§ Gelesenes anwenden:
**1)** Bearbeite den Text zur Förderung der Kommunen: Gib ihn von „Eine Beschränkung der“ bis einschließlich „der Geräte gedacht.“ wieder und setze dabei „Pflege“ anstelle von „Wartung“ ein.
**2)** Nenne alle verschiedenen Nomen auf „-ung“, die im Text zur Förderung der Kommunen vorkommen.

§ Angezeigter Text:
%%
Die Kommunen wüssten aber noch nicht, wann mit dem Beginn der Förderung aus dem Bundesprogramm zurechnen sei. Verteilt auf fünf Jahre werden es in Bayern rund 700 Millionen Euro sein. Die Anträge auf Bundesmittel könnten frühestens im Sommer 2019 starten. Dazu Gribl: „Die Schulen erarbeiten Medienkonzepte und erwarten eine rasche Umsetzung – allerdings sind den Kommunen derzeit die Hände gebunden. Städte und Gemeinden haben sich auf die Ankündigung des Kultusministeriums 2018 verlassen, dass es sich bei den genehmigten Mitteln um die erste Tranche handelt. Sie haben fest mit der weiteren Förderung gerechnet. Jetzt hängen die Kommunen in der Luft.“

Eine Beschränkung der Finanzierung auf Bundesmittel würde dazu führen, dass Kommunen bei ganz wichtigen Bereichen überhaupt nicht gefördert werden. Laut Ankündigung ist der Digitalpakt des Bundes nämlich nicht für Wartung und Betreuung der Geräte gedacht.
%%
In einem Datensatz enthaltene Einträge
%%
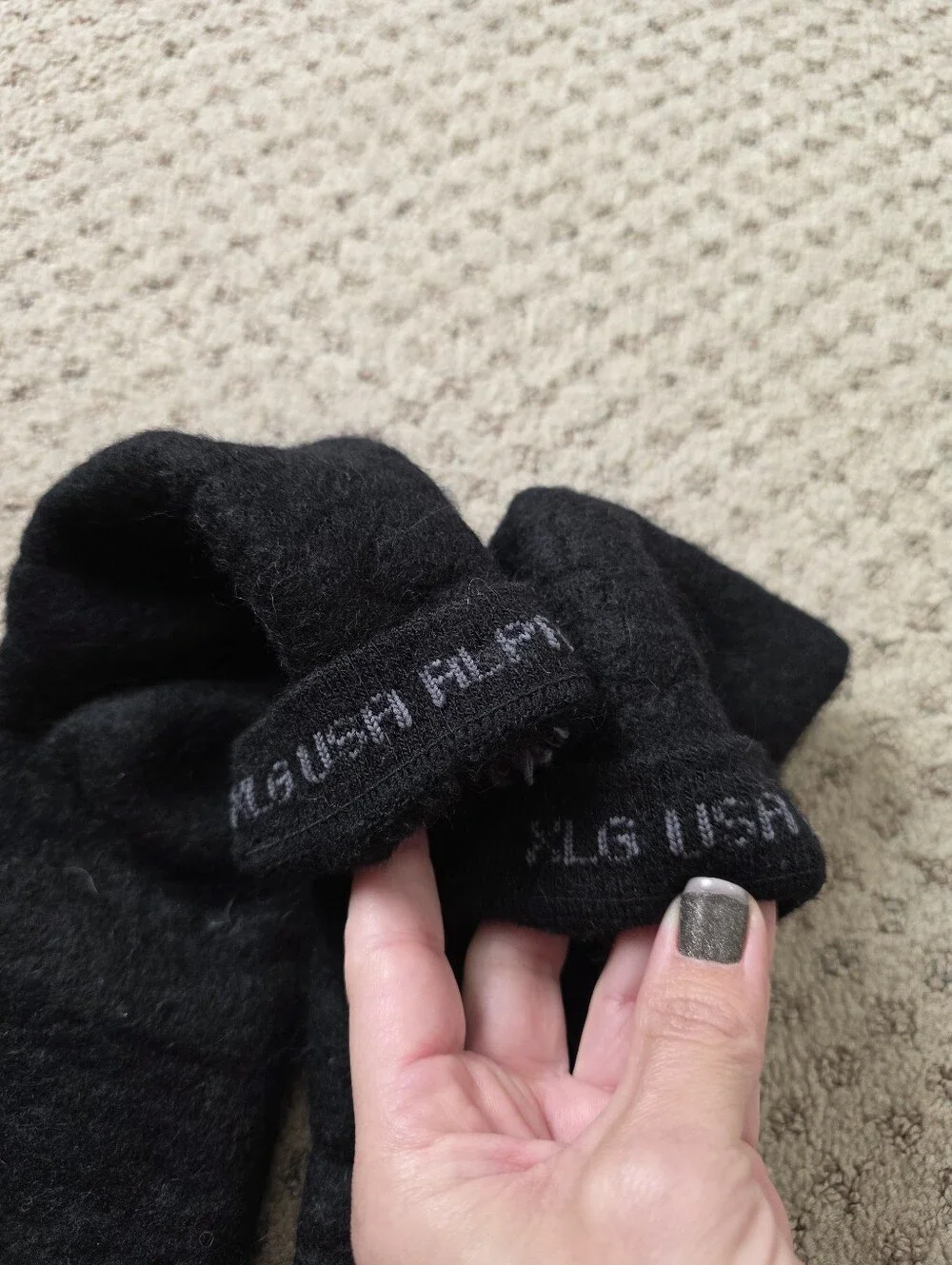 Hollow Alpaca Boot Washed Socks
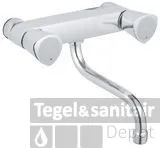 GROHE Costa-s Wand Keukenkraan Met Onderuitloop Chroom Snelle Levering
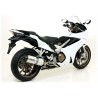 Terminale Race-Tech alluminio Dark" con fondello carby" Honda VFR 800 F 2014 2016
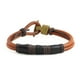 thumbnail image 1 of Pulsera unisex cuero naranja con detalles en cuero negro y café, 1 of 7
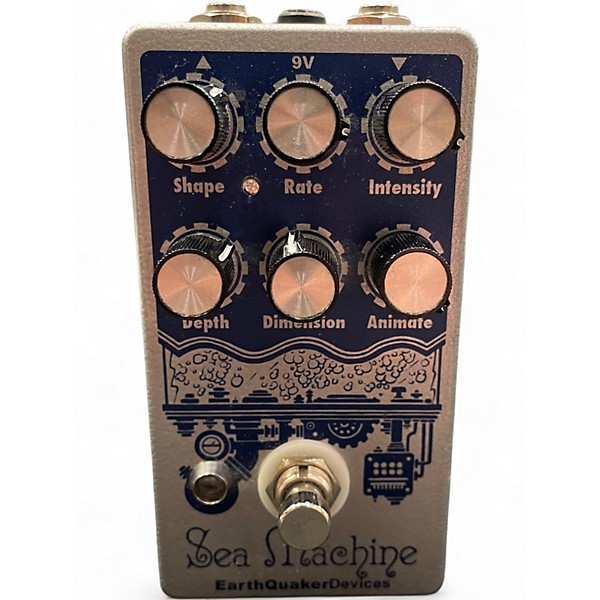 Used EarthQuaker Devices Sea Machine Super Chorus Effect Pedal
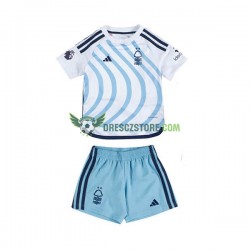 Nottingham Forest Venkovní Dres 2023-2024 Krátký rukáv Děti Fotbalové Dresy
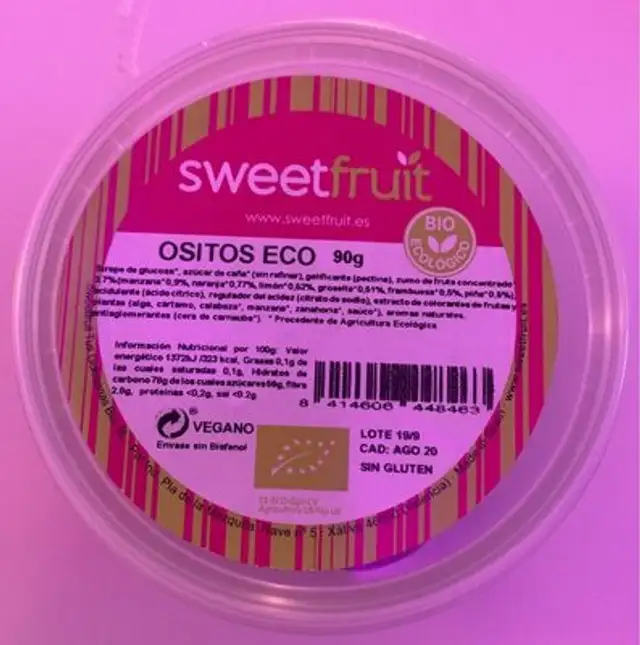 Ositos eco front packaging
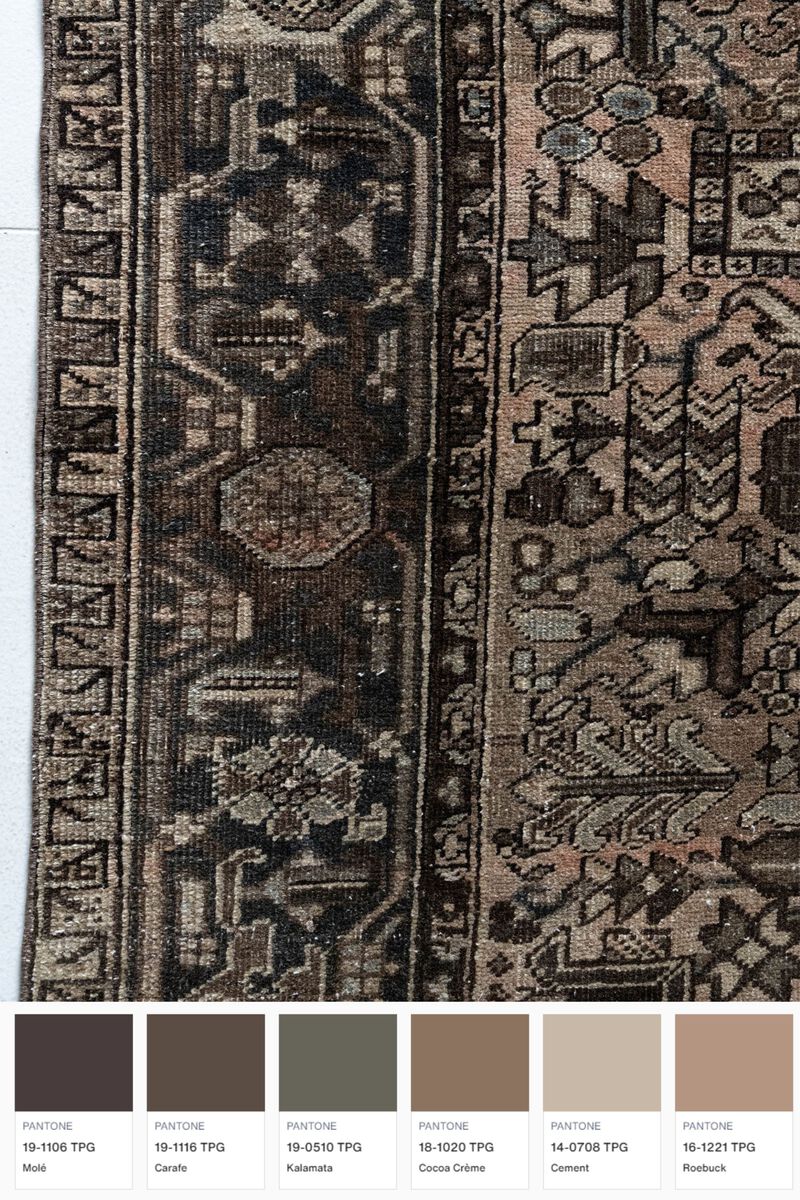 District Loom Antique Persian Heriz area rug-Devon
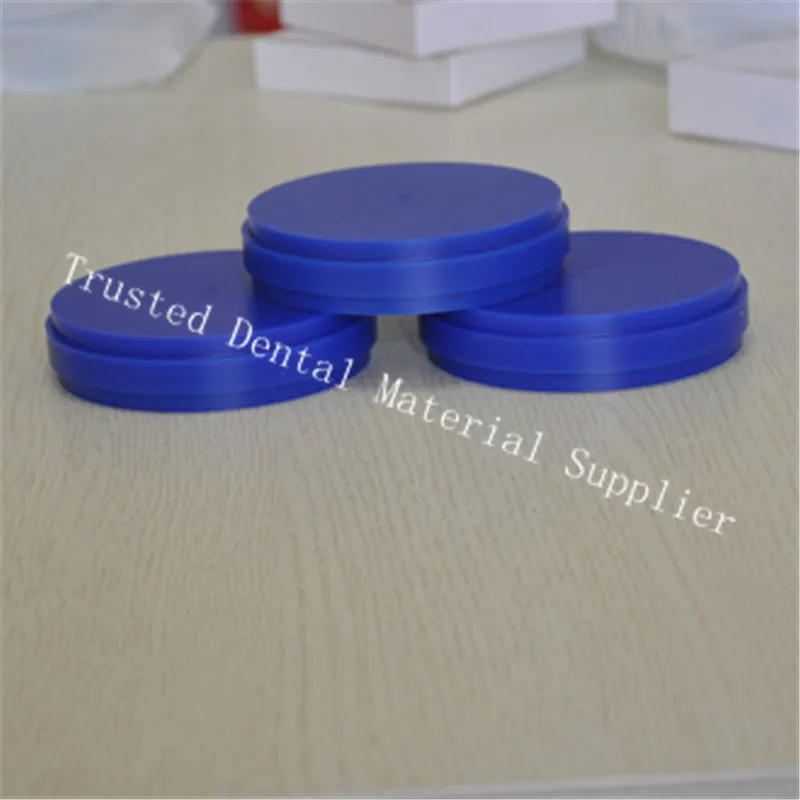 10 Piece OD98*16/18/20 MM  Blue & White  Dental Wax  Blocks Carving Wax Blank Disc Dental Lab Materials Wieland Milling Machine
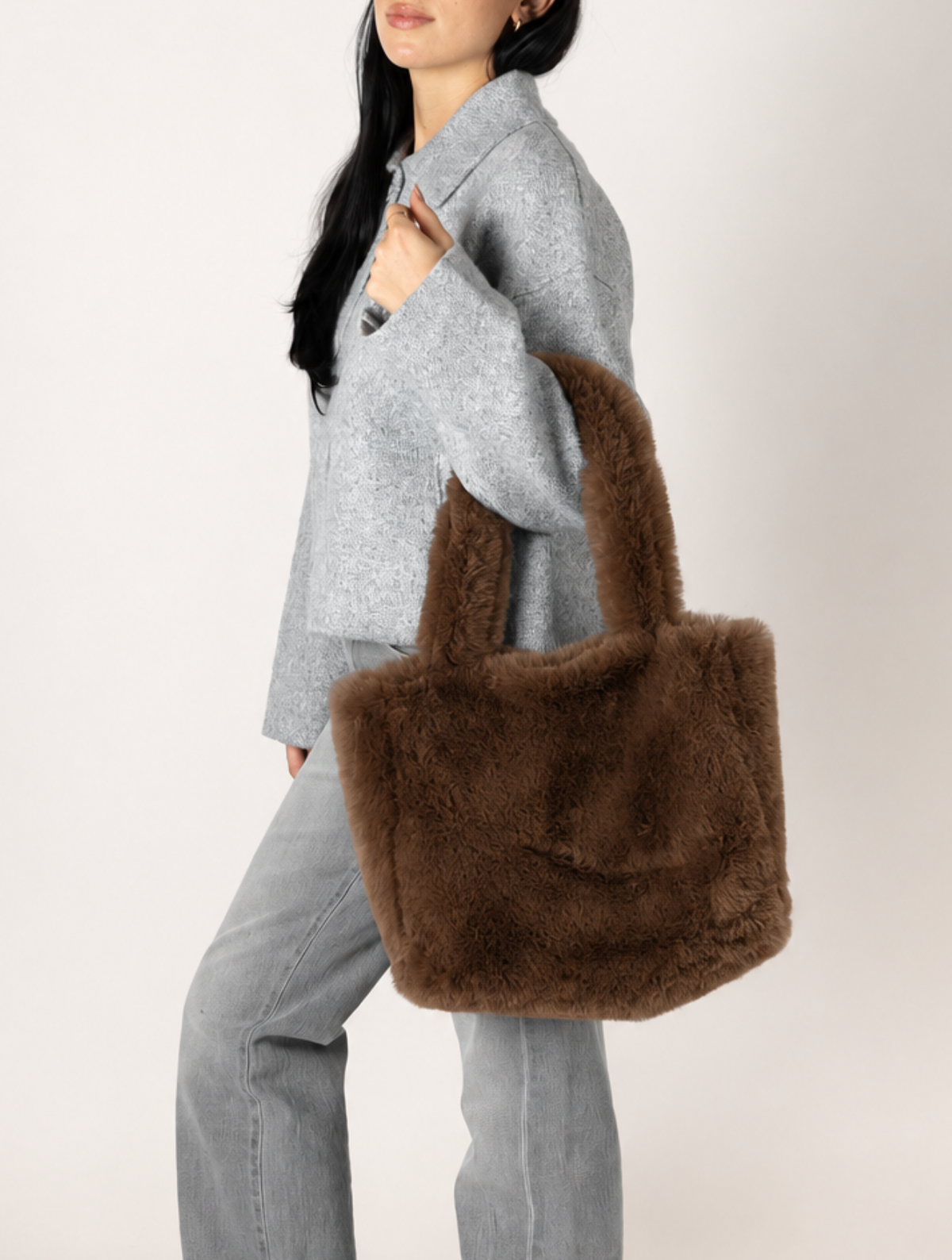 Faux Fur Tote Bag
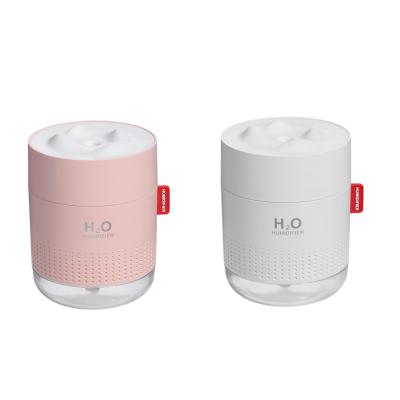 China Competitive Price 500ml Car New Portable Ultrasonic Air Purifier Usb Snow Mountain Humidifier for sale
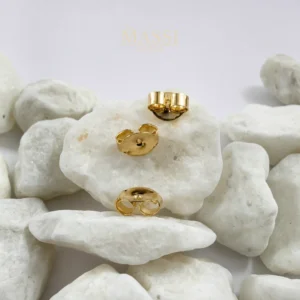 Broche Mariposa en oro amarillo para aretes de topo de 5,7 x 4,7 mm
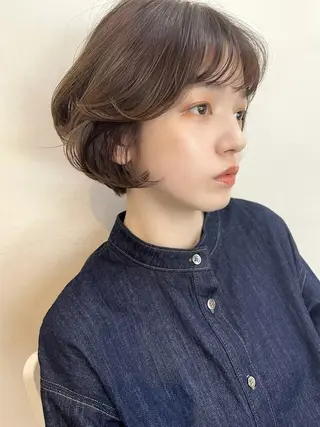 ミディアム ioe 梅田のヘアスタイル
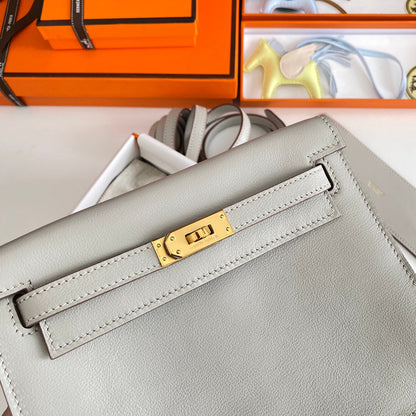 Kelly Danse II 22cm Gris Claro Evercolor Cuero Ghw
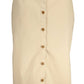 Beige Cotton Women Skirt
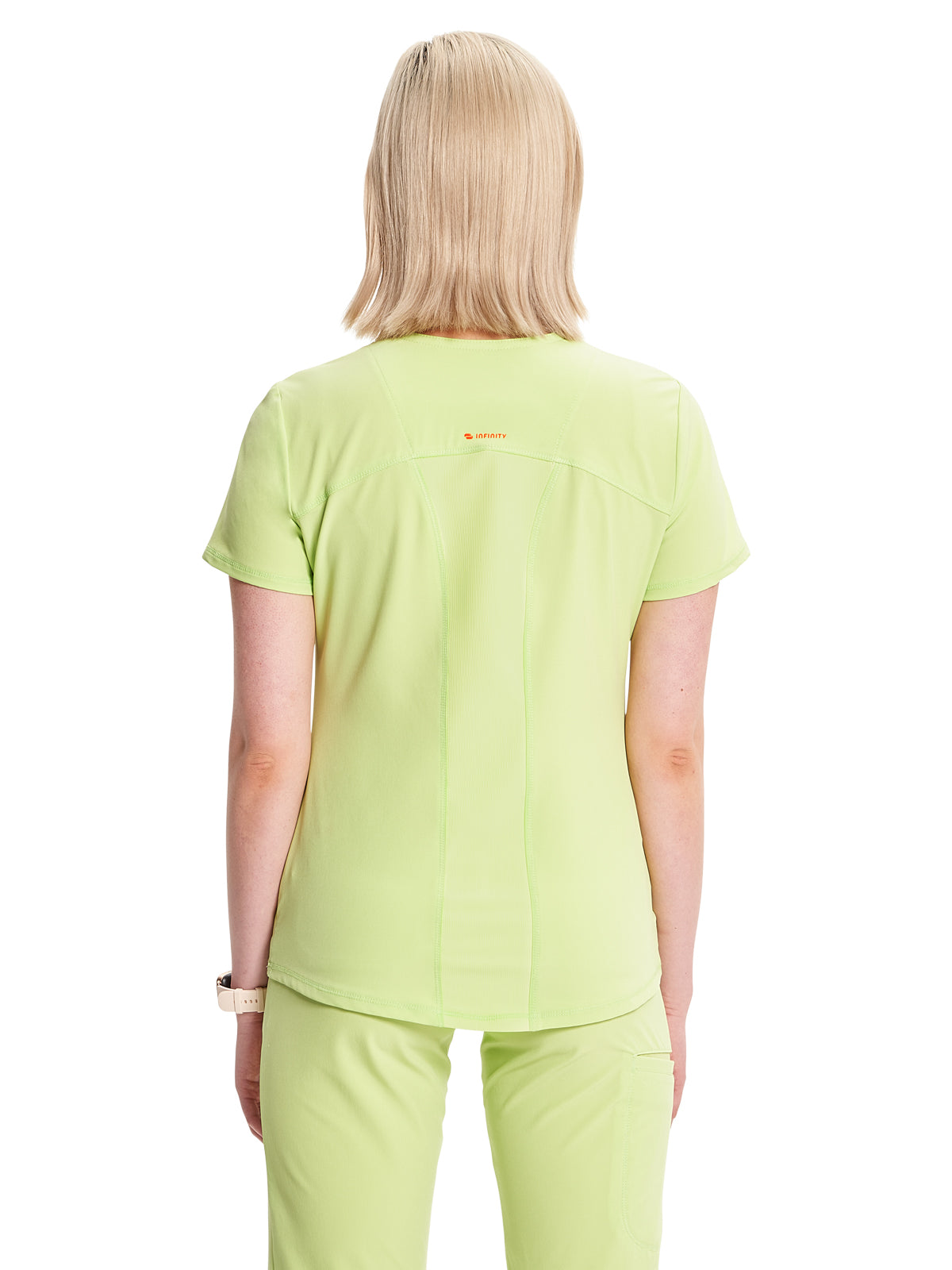 Women's V-Neck Scrub Top - IN620A - Green Energy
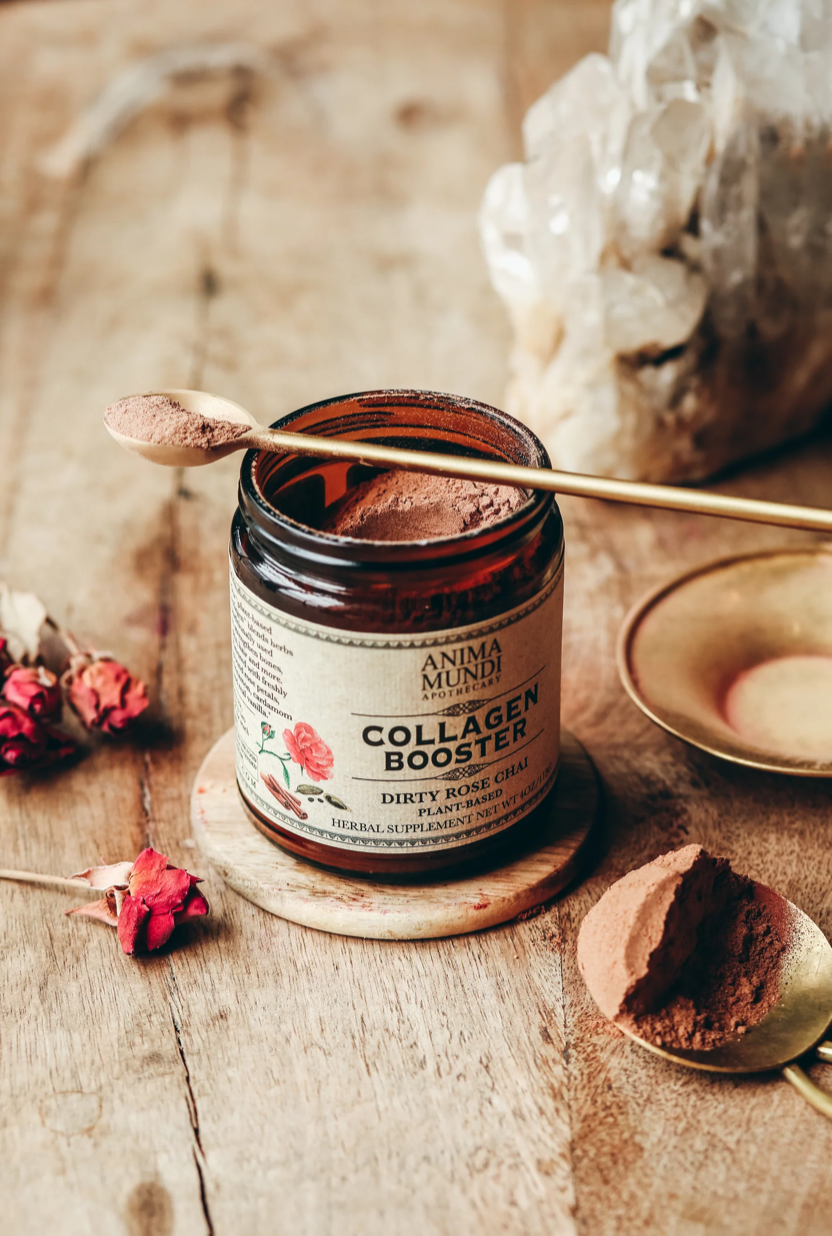 Anima Mundi Herbals Collagen Booster - Dirty Rose Chai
%%
§ Lösungen der Aufgaben:
**1)**
Eine Beschränkung der Finanzierung auf Bundesmittel würde dazu führen, dass Kommunen bei ganz wichtigen Bereichen überhaupt nicht gefördert werden. Laut Ankündigung ist der Digitalpakt des Bundes nämlich nicht für Pflege und Betreuung der Geräte gedacht.

**2)** Förderung, Umsetzung, Ankündigung, Beschränkung, Finanzierung, Wartung, Betreuung